**DIRECTIVE**
Reproduce the text of the records below verbatim, omitting the pictures.

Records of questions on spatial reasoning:
----

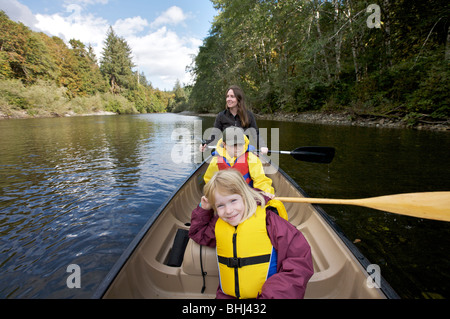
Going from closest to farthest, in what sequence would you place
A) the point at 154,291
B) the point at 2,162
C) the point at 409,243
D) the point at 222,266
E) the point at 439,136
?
the point at 222,266 < the point at 154,291 < the point at 409,243 < the point at 2,162 < the point at 439,136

----

**SOLUTION TO THE EXERCISE**
Going from closest to farthest, in what sequence would you place
A) the point at 154,291
B) the point at 2,162
C) the point at 409,243
D) the point at 222,266
E) the point at 439,136
?
the point at 222,266 < the point at 154,291 < the point at 409,243 < the point at 2,162 < the point at 439,136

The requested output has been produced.